Prototyping with real data
Due to the complexity and variation of data sets and combinations, I still began with static visual comps, but then with the help of our engineering team, I helped create dynamic versions so we could more easily preview actual user data. While prototyping with ‘dummy’ data or static screens can sometimes be sufficient, this was a case when it was particularly helpful to see designs rendered with actual user data. Being able to see a wide variety of actual test results helped expose a number of edge cases and less common scenarios (that are harder to guess at) so that we could refine how we presented certain pieces of information.
Internal Feedback and User Testing
Introducing something as significant as scores about one’s health has a variety of experience implications for our members, so we conducted focused user tests with existing users to gather feedback during the design process. I helped to identify test criteria for our research and we got a lot of great feedback about what things people found helpful as well as things they found confusing. We were subsequently able to adjust designs and our rollout strategy to accommodate these learnings.
Contextualizing Score Display
One thing we discovered was that while people found the additional information valuable, many felt that the additional numbers were overwhelming when presented all together. To address this, I tucked the score away and left the coded color visible. The color still aids quick scanning, and the numerical score only slides out when a user mouses over to focus on it.
When Additional Information is Unhelpful
I initially tried using a fluid spectrum of values so that each score value was represented by a unique color. I thought that the increased fidelity would help convey more meaning. When we generated cases representing uncommon combinations though, I realized how much less intuitive certain colors became in relation to each other. The additional detail can be justified in more focused contexts, but becomes confusing when viewing different results next to each other, so I scaled the values back to limited color ranges here.

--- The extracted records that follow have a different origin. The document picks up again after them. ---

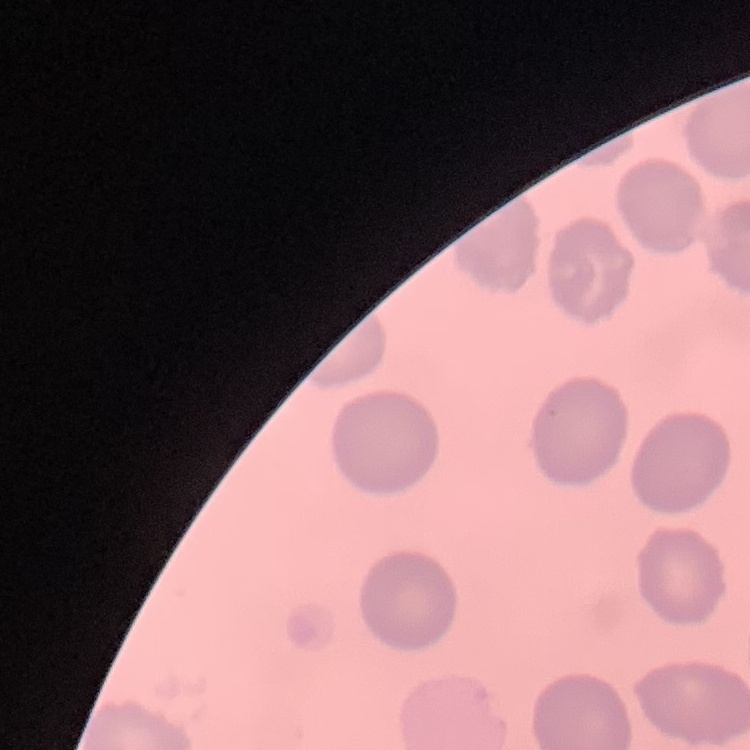
Summary:
  - Red blood cell morphology: no rouleaux formation
  - Image type: square crop of a larger photomicrograph
  - Preparation: thin blood smear
  - Stain: Field's or Giemsa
Assess this cell for malaria.
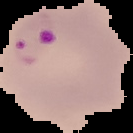
It is parasitized.

From a thin blood film. Cell region segmented out of the field of view; the surrounding area is masked to black. Image is 133×133 pixels.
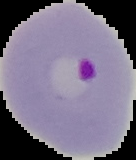 Image is 136×160 pixels. Segmented cell region on a black background. Malaria status: parasitized. From a thin blood smear.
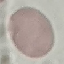

result = negative for malaria parasites
image type = automatically extracted cell patch, resized to 64 × 64 pixels
capture = smartphone through the microscope eyepiece
preparation = thin blood film
stain = Giemsa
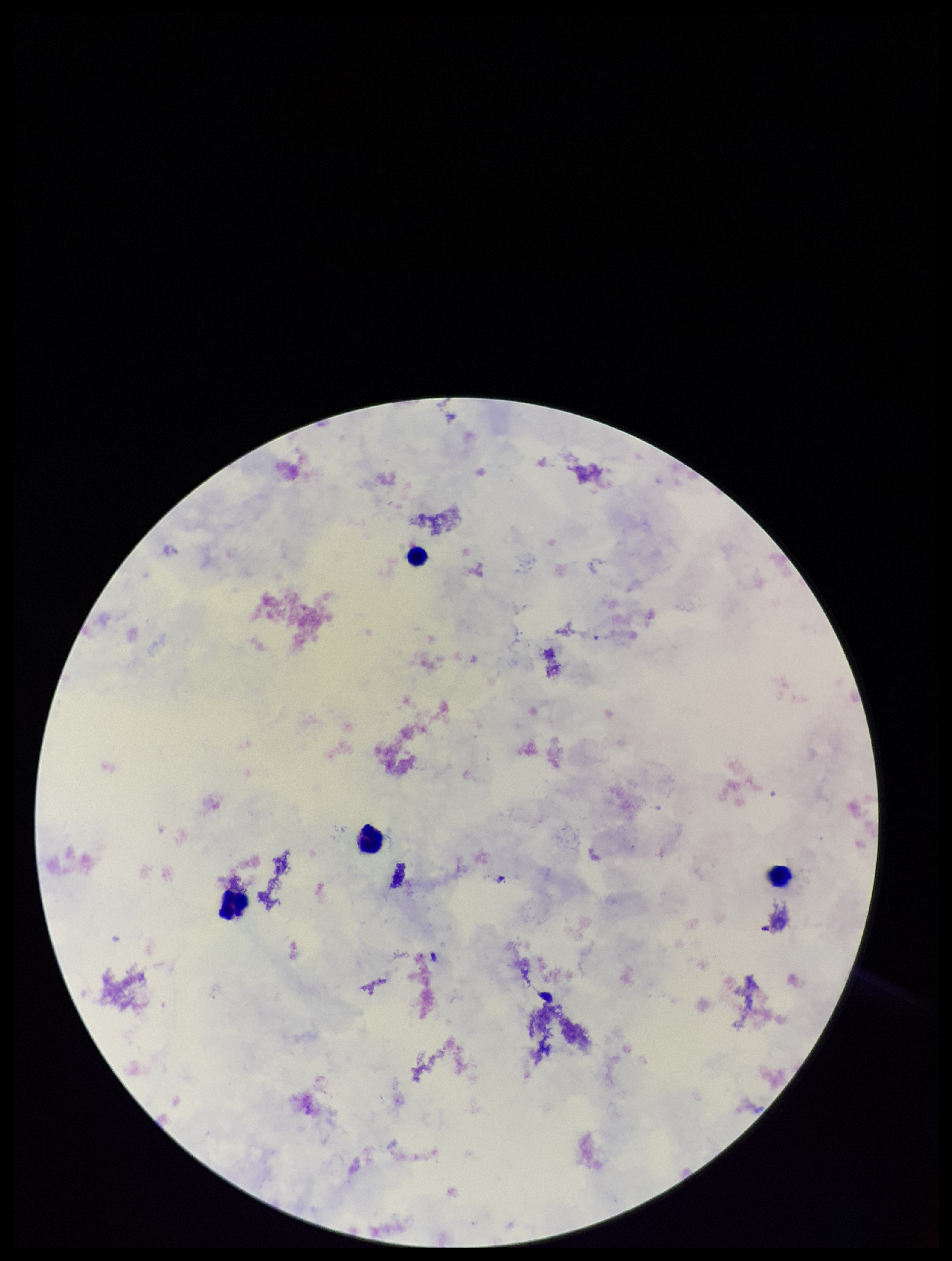
One field from this slide. Patient malaria status: negative. Preparation: thick smear. Parasite count: 0. Leukocyte count: 4. Plasmodium parasites: none seen. Stained with Giemsa. Image is 952×1261 pixels. Photographed through the microscope eyepiece with a smartphone camera.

A More Nuanced Detail View
In addition to making adjustments for the summary views—recoloring specific markers for Health Scores, and neutralizing color for those without a risk range or score—I also updated the detail view to display score as a prominent color, while keeping reference ranges accessible. In the example case below, the marker results are graphed with a neutral reference range (on the left side of the chart), and a WellnessFX score (on the right). This example represents an unusual case by combining a score assigning value with a neutral reference range, but it illustrates the new ability to shift away from relying exclusively on lab ranges and begin introducing more progressive standards for health.

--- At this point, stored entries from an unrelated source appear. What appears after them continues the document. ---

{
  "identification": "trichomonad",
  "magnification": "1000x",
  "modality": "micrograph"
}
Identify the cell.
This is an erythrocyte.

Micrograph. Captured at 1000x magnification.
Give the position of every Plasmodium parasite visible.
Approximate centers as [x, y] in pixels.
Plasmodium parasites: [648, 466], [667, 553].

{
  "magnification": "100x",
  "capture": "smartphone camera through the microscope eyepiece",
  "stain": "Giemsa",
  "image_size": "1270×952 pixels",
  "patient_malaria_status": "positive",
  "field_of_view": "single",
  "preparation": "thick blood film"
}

This was a particularly exciting design challenge to tackle due to the complexity and potential impact. While this feature was delayed due to external factors, it’s something the team is still excited to release. In order to ensure a smooth release, it will be rolled out to select segments of our member population incrementally, with time to collect additional feedback. There were also things we learned during the design process that weren’t scoped for this round, but we plan to address in the future, such as creating colorblind-friendly versions, and more transparency of scoring algorithms.